NCT ID: NCT01904123 Completed - Metastatic Melanoma Clinical Trials

STAT3 Inhibitor WP1066 in Treating Patients With Recurrent Malignant Glioma or Progressive Metastatic Melanoma in the Brain

Start date: July 13, 2018
Phase: Phase 1
Study type: Interventional

This phase I trial studies the side effects and best dose of STAT3 inhibitor WP1066 in treating patients with malignant glioma that has come back or melanoma that has spread to the brain and is growing, spreading, or getting worse. STAT3 inhibitor WP1066 may stop the growth of tumor cells and modulate the immune system.

NCT ID: NCT01754350 Completed - Clinical trials for Recurrent Glioblastoma

Calorie-restricted, Ketogenic Diet and Transient Fasting During Reirradiation for Patients With Recurrent Glioblastoma

ERGO2
Start date: May 2013
Phase: N/A
Study type: Interventional

Increased glucose metabolism is characteristic for solid tumors. Thereby, glucose is important for the generation of ATP, supply of anabolic substrates and defense against reactive oxygen species in tumor cells. In preclinical models, restricting glucose availability using a ketogenic diet, calorie-restriction or transient fasting inhibits tumor growth.

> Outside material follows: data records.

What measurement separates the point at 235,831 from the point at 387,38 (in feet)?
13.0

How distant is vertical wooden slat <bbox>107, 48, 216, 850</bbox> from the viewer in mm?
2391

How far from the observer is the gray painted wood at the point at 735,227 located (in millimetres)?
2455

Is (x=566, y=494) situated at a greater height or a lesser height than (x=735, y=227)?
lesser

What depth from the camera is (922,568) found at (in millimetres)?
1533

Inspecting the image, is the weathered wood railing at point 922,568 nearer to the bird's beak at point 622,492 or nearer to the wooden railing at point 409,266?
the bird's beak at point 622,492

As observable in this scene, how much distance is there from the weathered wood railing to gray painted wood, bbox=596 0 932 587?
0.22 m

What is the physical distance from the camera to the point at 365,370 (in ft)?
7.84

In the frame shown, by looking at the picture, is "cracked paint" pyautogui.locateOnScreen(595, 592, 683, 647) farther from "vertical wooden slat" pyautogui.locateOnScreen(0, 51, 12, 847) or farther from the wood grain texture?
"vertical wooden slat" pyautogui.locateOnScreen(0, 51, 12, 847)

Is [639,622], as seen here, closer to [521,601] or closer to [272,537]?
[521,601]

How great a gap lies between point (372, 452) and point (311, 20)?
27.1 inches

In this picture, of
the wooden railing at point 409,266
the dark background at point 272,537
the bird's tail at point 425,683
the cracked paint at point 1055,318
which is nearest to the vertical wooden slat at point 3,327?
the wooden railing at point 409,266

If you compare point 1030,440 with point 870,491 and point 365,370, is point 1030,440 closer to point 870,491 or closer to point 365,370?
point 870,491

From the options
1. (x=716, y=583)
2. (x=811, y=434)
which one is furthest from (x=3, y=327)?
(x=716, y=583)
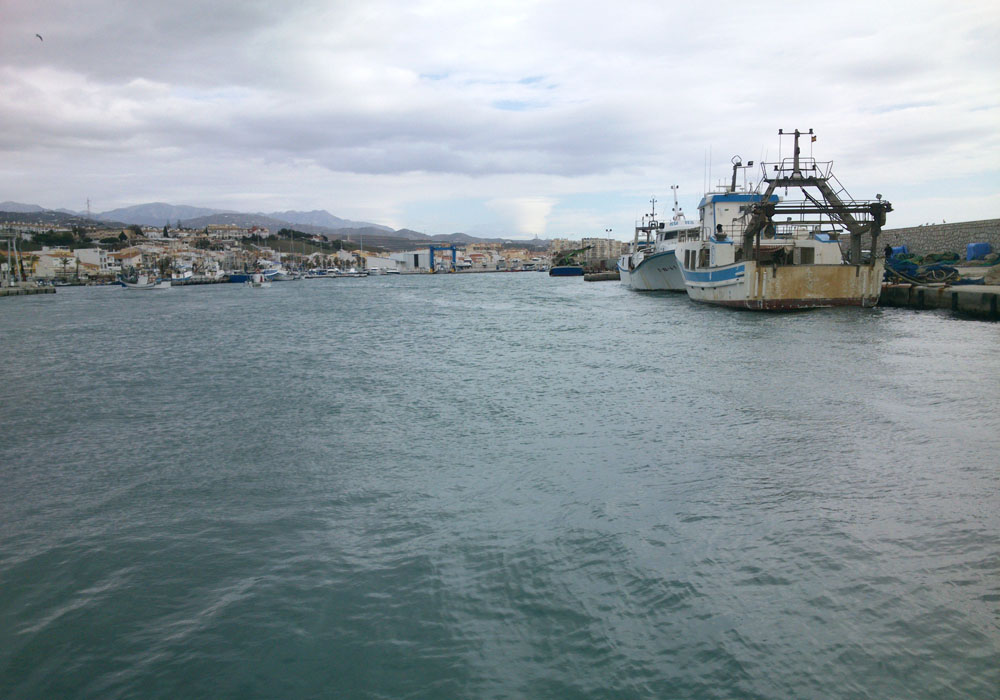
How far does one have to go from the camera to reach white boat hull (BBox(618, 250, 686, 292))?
3788 centimetres

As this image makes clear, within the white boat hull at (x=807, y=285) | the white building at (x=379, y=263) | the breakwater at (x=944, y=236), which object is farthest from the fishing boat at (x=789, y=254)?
the white building at (x=379, y=263)

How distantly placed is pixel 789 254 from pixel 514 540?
23829 mm

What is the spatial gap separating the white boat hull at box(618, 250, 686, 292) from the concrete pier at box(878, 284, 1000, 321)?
11.5 metres

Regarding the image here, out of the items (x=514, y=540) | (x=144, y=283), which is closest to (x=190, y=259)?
(x=144, y=283)

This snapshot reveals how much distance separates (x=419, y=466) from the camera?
7691 mm

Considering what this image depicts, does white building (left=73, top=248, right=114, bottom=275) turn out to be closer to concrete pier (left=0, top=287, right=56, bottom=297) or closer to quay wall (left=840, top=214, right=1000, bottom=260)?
concrete pier (left=0, top=287, right=56, bottom=297)

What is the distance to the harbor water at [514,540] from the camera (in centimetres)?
395

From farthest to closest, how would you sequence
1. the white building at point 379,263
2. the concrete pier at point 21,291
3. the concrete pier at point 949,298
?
1. the white building at point 379,263
2. the concrete pier at point 21,291
3. the concrete pier at point 949,298

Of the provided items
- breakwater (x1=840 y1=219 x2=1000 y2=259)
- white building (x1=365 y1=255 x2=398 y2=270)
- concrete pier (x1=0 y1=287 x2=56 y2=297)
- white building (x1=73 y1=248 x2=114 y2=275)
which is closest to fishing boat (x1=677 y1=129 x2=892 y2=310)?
breakwater (x1=840 y1=219 x2=1000 y2=259)

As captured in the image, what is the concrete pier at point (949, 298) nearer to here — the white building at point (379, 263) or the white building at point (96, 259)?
the white building at point (96, 259)

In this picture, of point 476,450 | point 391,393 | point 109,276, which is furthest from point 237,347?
point 109,276

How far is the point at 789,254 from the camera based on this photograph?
25797 millimetres

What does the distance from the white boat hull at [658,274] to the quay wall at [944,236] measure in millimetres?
8792

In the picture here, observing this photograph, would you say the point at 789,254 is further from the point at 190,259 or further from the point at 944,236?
the point at 190,259
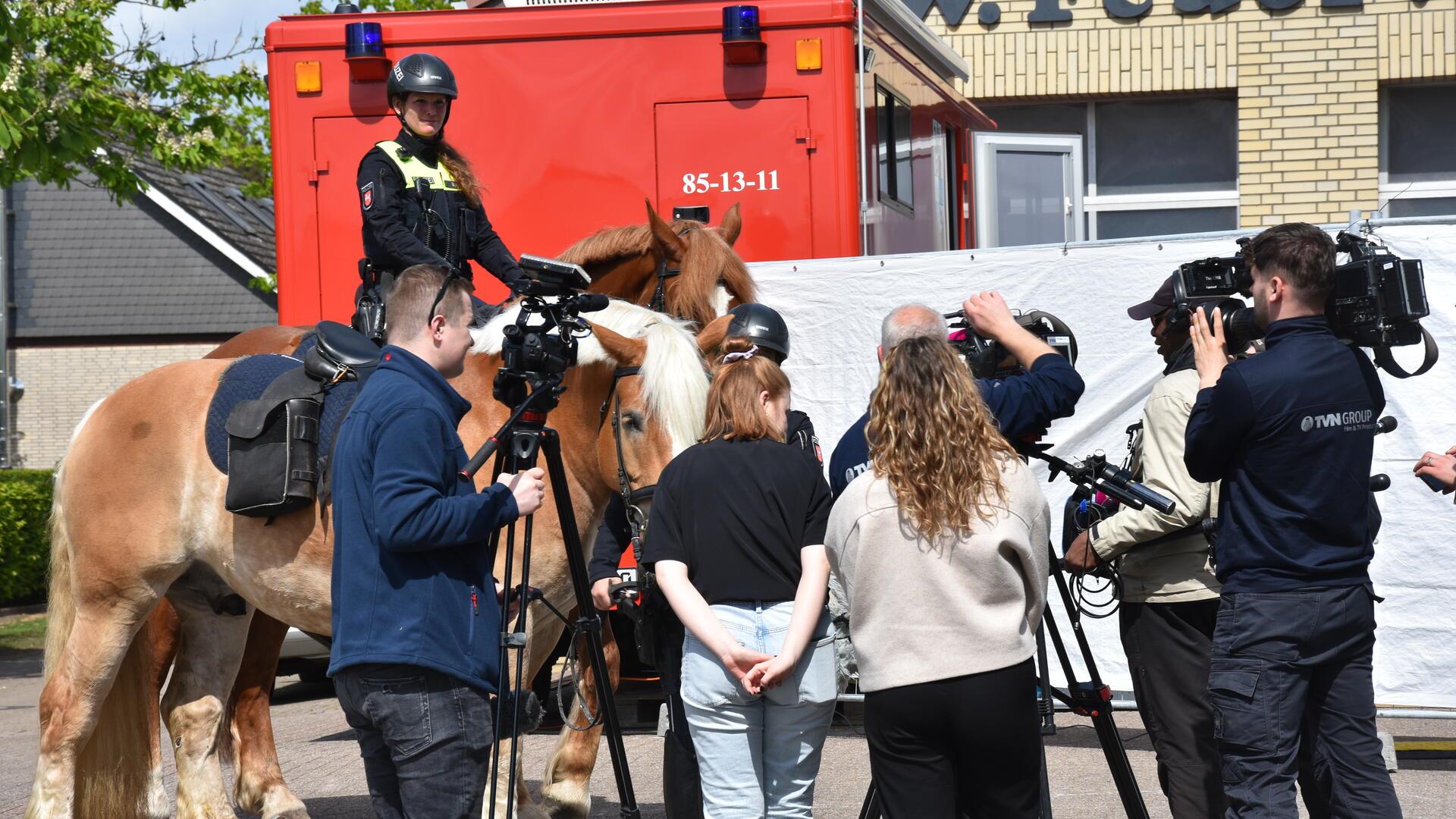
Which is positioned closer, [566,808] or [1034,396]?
[1034,396]

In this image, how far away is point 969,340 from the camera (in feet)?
14.0

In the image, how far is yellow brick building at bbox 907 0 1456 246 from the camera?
1288 cm

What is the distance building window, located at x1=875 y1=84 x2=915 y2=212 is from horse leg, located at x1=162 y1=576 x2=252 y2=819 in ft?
13.1

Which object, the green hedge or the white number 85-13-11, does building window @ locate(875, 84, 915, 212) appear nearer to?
the white number 85-13-11

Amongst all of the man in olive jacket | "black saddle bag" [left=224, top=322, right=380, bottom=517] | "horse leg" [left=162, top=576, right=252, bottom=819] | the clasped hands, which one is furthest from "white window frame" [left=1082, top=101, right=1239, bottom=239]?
the clasped hands

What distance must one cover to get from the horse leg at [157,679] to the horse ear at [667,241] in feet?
7.84

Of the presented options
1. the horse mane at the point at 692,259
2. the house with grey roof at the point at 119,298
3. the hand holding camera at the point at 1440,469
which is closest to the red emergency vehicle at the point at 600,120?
the horse mane at the point at 692,259

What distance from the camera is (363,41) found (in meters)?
7.11

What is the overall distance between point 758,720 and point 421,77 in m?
2.97

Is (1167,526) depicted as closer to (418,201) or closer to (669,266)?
(669,266)

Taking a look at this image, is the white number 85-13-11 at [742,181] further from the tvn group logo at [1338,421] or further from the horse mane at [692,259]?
the tvn group logo at [1338,421]

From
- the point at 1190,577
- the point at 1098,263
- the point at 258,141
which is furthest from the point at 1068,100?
the point at 258,141

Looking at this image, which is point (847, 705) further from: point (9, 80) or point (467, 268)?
point (9, 80)

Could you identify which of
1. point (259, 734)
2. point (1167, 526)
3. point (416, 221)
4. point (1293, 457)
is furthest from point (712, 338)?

Therefore, the purpose of the study is to evaluate whether a calorie-restricted, ketogenic diet and transient fasting can enhance the efficacy of reirradiation in patients with recurrent glioblastoma.

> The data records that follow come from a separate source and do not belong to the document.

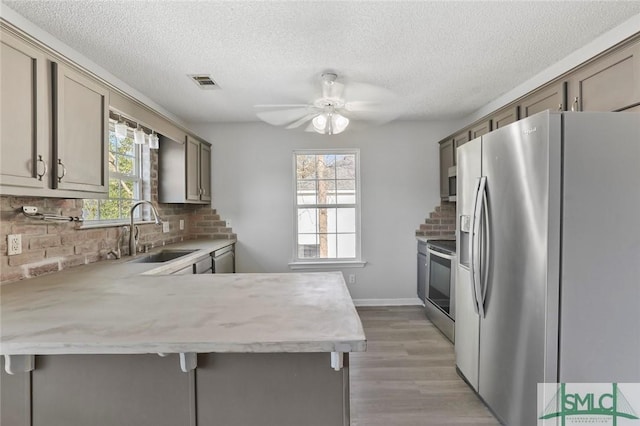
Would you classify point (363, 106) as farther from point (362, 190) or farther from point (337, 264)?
point (337, 264)

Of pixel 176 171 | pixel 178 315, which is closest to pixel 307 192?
pixel 176 171

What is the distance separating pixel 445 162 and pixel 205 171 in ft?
9.88

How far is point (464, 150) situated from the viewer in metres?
2.35

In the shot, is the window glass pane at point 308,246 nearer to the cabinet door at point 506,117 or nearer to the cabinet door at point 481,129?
the cabinet door at point 481,129


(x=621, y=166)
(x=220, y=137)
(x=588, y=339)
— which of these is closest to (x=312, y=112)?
(x=220, y=137)

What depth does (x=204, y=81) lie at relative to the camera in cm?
279

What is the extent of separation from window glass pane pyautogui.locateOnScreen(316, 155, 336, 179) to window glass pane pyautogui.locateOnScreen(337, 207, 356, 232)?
1.60ft

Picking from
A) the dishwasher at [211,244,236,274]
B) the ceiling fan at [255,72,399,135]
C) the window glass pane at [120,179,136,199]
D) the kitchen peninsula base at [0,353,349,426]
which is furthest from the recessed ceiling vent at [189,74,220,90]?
the kitchen peninsula base at [0,353,349,426]

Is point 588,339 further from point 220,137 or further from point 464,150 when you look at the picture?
point 220,137

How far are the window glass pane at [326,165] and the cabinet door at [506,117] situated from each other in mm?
1933

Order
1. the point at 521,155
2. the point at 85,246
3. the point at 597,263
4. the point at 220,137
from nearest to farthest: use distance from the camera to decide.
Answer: the point at 597,263 → the point at 521,155 → the point at 85,246 → the point at 220,137

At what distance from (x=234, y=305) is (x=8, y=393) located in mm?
828

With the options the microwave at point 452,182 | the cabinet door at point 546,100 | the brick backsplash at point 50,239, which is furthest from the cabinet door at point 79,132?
the microwave at point 452,182

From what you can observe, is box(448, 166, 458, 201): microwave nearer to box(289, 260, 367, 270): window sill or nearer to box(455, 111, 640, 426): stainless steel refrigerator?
box(289, 260, 367, 270): window sill
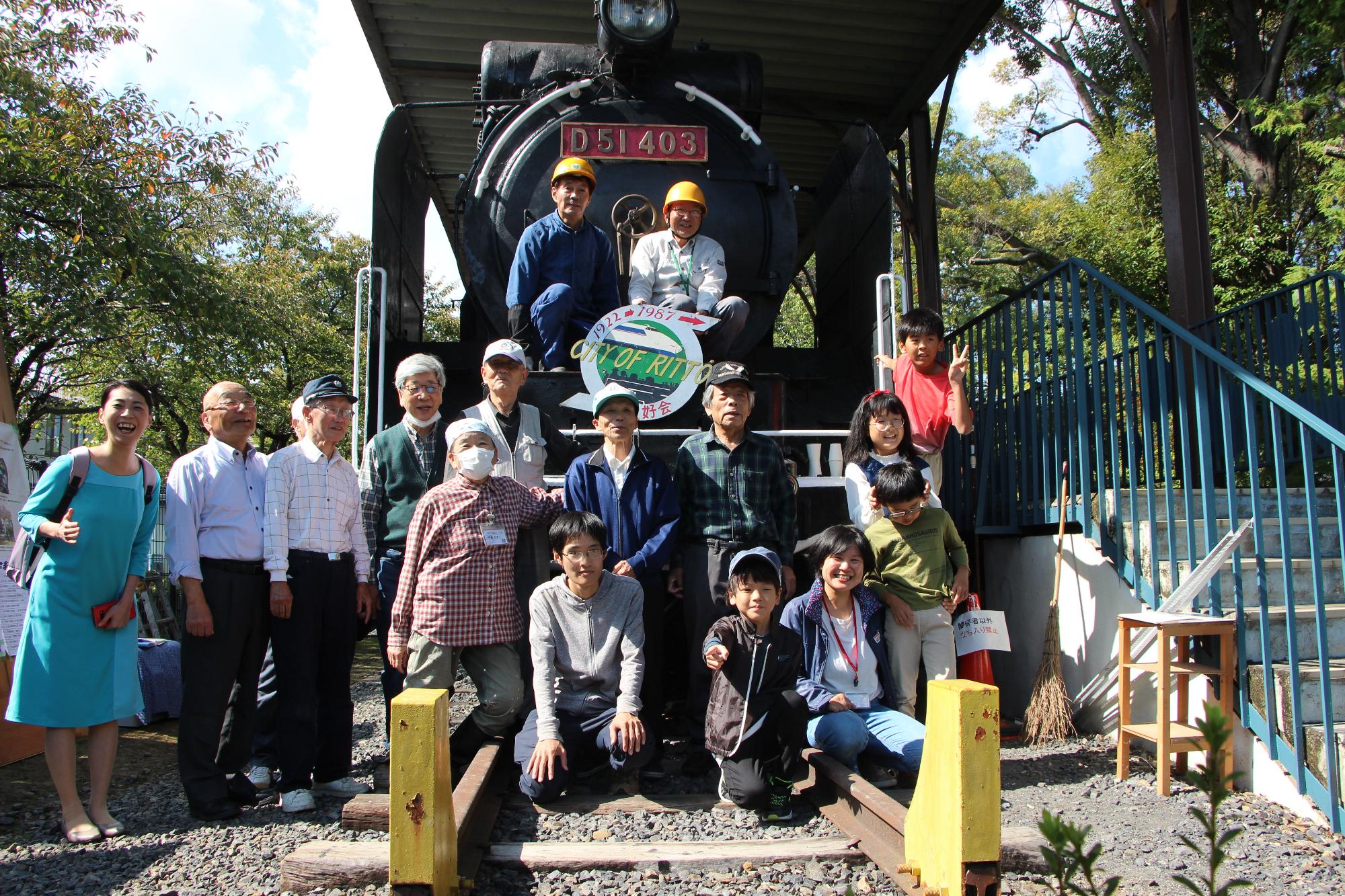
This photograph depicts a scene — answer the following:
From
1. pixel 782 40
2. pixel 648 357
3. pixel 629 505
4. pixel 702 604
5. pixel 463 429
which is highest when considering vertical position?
pixel 782 40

NCT ID: NCT01609790 Completed - Glioblastoma Clinical Trials

Bevacizumab With or Without Trebananib in Treating Patients With Recurrent Brain Tumors

Start date: June 4, 2012
Phase: Phase 2
Study type: Interventional

This partially randomized phase II trial with a safety run-in component studies the side effects and how well bevacizumab given with or without trebananib works in treating patients with brain tumors that have come back (recurrent). Immunotherapy with monoclonal antibodies, such as bevacizumab, may induce changes in the body's immune system and interfere with the ability of tumor cells to grow and spread. Trebananib may stop the growth of tumor cells by blocking blood flow to the tumor. It is not yet known whether giving bevacizumab together with trebananib is more effective than bevacizumab alone in treating brain tumors.